Kadro ne kadar kalabalık olursa olsun Powder ve Violet’in hikayeleri apayrı bir noktada. Bu iki kardeş, eşitlik mücadelesi verirken üst şehirli polisler tarafından öldürülen bir anne-babanın çocukları. Hayatları boyunca öteki, düşman, hain olarak yaşayacaklarını çok küçük yaşta sindirmişler. Aslında motivasyonları temelde birebir aynı. Violet Powder’ı, Powder Violet’i, ikisi de Vander’ı ve dostlarını çok sevmelerine rağmen ellerinde kalan tek şey yıkım ve yalnızlık. Yaşanan bölgenin şartları insanların erken olgunlaşması için bir sebeptir elbette ama çocuk olmak, ne olursa olsun hatalar yapmaktır. Travmalar hatalara, hatalar daha büyük travmalara, en sonunda topluma sığmayıp çıldırmaya dolu bir yolculuk bu. Vi karşısına çıkan her şeyi kırmaya çalışan bir savaşçıya dönüşüp kardeşini deli ilan etti. Oysa başlangıçları gibi sonlarında da elmanın iki yarısı gibiydiler. Ne olursa olsun kardeşinin peşini bırakmayan, kavgadan kaçmayan, karşısına çıkan her şeyi yıkabilen delifişek kardeşler.
Delifişek Kardeşlerin Öyküsü
Ekko’nun alternatif evren kısmını izlerken kendi kendime “Eğer tüm bunlar kafasının içinde yaşanıyorsa çok sıkıcı, eğer alternatif bir evrende geçiyorsa çok daha sıkıcı.” dedim. Fakat bambaşka bir evrende, Jinx’e dönüşmemiş Powder’ı izleyince fikrim değişti. Aslında eşit şartlarda Powder ve Ekko’nun Jayce’in başardığı her şeyi başarabilecek seviyede çocuklar olduğunu izledik. Şehrin atmosferi değişince insanların da farklı rotaları izlediğini gördük.

İstenen Çalışma:
• 1. Powder ve Violet'i anlatan metindeki "Delifişek Kardeşlerin Öyküsü" ifadesinden "rotaları izlediğini gördük." ifadesine kadar olan kısmı aynen aktarınız.
• 2. Powder ve Violet'i anlatan metni, son cümlesinin ardından sürdürünüz.

Çıkarılmış Liste:
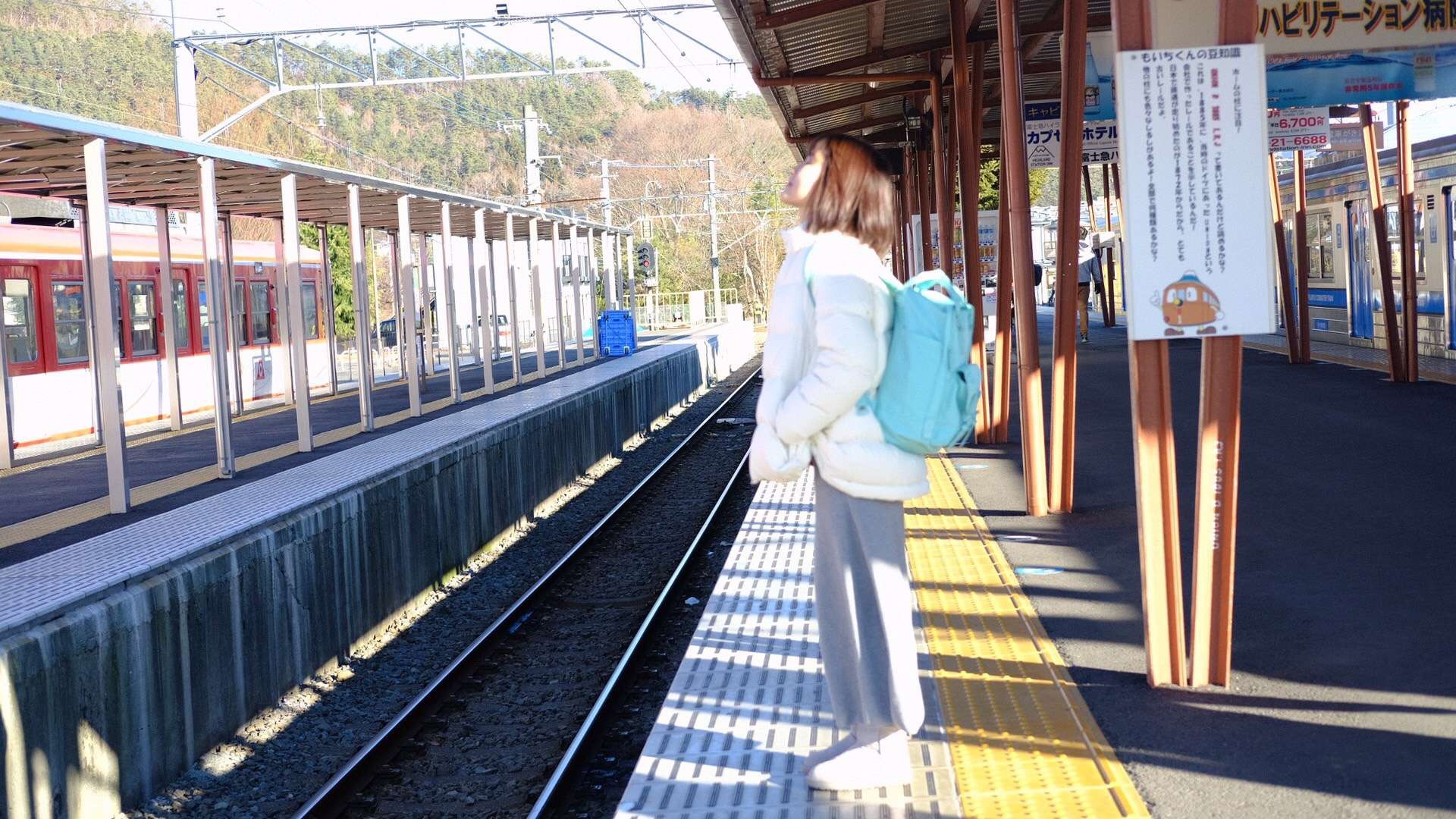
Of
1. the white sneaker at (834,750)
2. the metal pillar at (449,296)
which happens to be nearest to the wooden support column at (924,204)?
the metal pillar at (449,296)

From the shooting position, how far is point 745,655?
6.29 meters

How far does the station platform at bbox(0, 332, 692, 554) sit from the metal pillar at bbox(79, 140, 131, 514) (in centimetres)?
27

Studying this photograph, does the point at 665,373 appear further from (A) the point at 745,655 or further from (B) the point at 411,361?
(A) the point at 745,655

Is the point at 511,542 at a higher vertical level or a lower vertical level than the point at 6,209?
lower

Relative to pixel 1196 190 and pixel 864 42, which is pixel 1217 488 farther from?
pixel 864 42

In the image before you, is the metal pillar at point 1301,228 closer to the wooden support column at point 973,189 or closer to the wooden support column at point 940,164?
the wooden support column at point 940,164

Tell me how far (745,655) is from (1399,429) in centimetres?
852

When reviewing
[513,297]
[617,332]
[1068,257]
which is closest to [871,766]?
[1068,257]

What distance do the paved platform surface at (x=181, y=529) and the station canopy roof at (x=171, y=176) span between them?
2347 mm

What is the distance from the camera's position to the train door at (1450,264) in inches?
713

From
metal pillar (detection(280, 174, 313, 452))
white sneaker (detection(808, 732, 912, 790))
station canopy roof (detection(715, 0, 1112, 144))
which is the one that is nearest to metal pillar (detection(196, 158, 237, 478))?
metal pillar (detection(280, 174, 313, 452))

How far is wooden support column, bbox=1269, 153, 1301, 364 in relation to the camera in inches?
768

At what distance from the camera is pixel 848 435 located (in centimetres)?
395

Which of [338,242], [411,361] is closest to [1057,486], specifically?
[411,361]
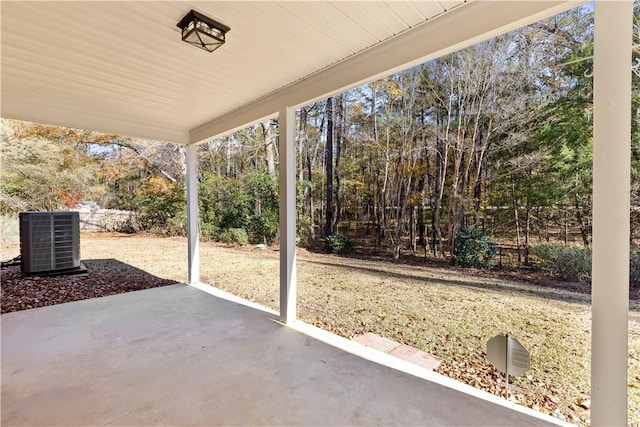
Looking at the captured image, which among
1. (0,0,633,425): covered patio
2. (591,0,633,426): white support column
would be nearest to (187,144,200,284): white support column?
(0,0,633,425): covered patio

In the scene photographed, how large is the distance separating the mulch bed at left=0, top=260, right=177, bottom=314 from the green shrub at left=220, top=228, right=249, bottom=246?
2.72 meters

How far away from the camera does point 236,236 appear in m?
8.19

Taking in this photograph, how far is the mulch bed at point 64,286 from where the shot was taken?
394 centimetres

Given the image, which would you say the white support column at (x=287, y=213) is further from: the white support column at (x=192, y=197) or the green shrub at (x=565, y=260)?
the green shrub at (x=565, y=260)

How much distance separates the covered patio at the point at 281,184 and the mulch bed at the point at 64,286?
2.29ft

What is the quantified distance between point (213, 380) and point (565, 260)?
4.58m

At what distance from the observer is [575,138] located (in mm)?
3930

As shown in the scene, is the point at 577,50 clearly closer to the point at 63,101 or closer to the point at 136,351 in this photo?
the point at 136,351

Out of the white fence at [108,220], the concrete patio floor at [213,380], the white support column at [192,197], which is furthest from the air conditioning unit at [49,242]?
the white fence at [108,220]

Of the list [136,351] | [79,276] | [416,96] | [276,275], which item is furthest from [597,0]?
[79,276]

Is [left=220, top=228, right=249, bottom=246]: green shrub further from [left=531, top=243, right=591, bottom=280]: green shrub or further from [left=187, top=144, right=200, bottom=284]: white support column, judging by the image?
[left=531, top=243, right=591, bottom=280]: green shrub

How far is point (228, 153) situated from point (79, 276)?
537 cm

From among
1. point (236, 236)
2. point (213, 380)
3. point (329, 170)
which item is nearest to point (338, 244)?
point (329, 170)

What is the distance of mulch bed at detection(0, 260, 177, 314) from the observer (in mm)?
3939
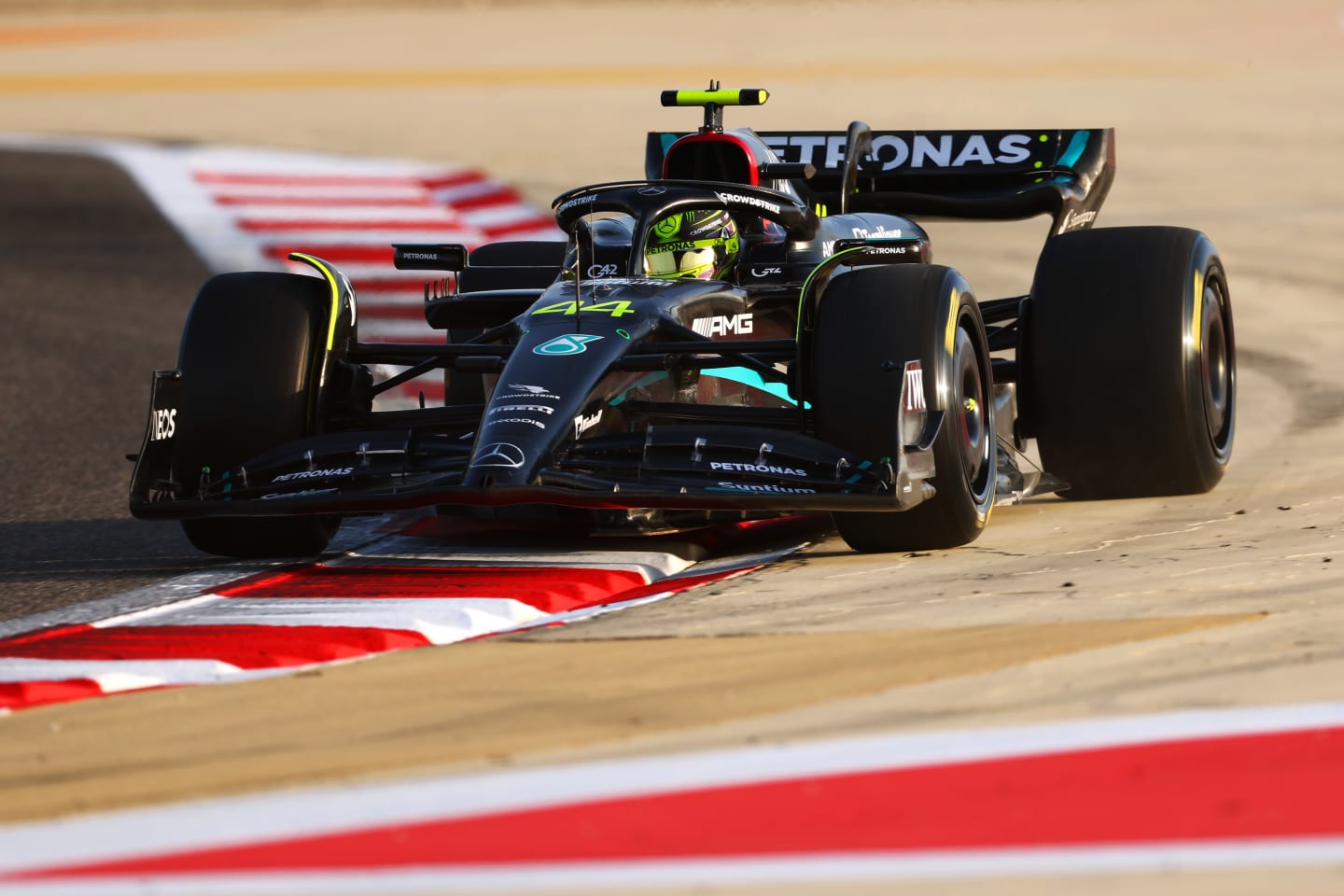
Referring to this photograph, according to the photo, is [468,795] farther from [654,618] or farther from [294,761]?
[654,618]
* * *
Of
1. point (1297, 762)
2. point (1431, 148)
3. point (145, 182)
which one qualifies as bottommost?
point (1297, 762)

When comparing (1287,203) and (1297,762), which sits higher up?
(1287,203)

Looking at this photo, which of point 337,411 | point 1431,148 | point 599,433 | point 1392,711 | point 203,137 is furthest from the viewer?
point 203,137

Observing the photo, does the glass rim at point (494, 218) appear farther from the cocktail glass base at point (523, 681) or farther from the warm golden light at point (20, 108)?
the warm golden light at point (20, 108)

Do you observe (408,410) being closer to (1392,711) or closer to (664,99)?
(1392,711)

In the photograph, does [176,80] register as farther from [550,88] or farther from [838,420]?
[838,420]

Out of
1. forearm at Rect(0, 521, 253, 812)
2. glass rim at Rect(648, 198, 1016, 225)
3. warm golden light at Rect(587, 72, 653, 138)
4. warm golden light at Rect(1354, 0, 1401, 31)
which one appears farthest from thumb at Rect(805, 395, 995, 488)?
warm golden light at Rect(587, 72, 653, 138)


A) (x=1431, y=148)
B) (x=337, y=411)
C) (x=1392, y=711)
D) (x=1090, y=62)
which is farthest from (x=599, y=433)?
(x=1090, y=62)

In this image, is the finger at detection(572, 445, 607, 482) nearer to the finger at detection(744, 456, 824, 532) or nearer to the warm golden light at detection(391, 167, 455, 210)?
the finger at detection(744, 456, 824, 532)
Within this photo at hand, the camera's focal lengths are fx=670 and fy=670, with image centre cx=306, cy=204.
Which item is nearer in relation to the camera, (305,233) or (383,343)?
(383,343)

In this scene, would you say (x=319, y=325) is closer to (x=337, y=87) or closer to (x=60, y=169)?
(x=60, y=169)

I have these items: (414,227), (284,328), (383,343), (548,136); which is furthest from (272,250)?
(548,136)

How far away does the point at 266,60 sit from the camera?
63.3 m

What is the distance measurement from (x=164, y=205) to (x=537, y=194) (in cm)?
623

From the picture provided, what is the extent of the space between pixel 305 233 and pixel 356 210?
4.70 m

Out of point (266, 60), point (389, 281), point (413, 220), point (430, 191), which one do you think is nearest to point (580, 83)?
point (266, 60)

Görevlere Göre Cevaplar:
• 1.
Delifişek Kardeşlerin Öyküsü
Ekko’nun alternatif evren kısmını izlerken kendi kendime “Eğer tüm bunlar kafasının içinde yaşanıyorsa çok sıkıcı, eğer alternatif bir evrende geçiyorsa çok daha sıkıcı.” dedim. Fakat bambaşka bir evrende, Jinx’e dönüşmemiş Powder’ı izleyince fikrim değişti. Aslında eşit şartlarda Powder ve Ekko’nun Jayce’in başardığı her şeyi başarabilecek seviyede çocuklar olduğunu izledik. Şehrin atmosferi değişince insanların da farklı rotaları izlediğini gördük.

• 2.
Powder’ın iyi niyetini hakkıyla kaybetmemiş olduğunu düşünüyorum. Finalde Jinx’in “Jinxlik” yapabildiği tek kısım ilk sezonun sonundaki patlamaydı. Bu sezonun öncesinde yayınladıkları fragmanları izleyince de Jinx’in sırtına lüzumsuz bir liderlik yükleneceğini düşünmüştüm. Neyse ki bu yaşanmadı. Isha ile arasındaki bağı izlerken Vi ile olan ilişkisinin yansıması zannedebilirsiniz. Fakat Jinx, Isha’da Powder’ı görüyor bence. Yazım olarak değerlendirildiğinde Isha ile Violet eşleşmesi ne kadar kolaysa, Isha ile Powder eşleşmesi bir o kadar zor. Jinx gibi bir karakterin ıssız bir sokakta bulup kurtardığı o küçük kızı, hayatını kurtarmak için kendini feda ederken izlemesi… Isha Jinx için kurtarılabilir bir Powder iken, Jinx bu ilişkide hem Vander hem Violet hem de Silco oldu. Bir sezonda sadece tek bir karakter ekleyerek bu kadar çok hikaye anlatabilmek gerçekten büyük başarı.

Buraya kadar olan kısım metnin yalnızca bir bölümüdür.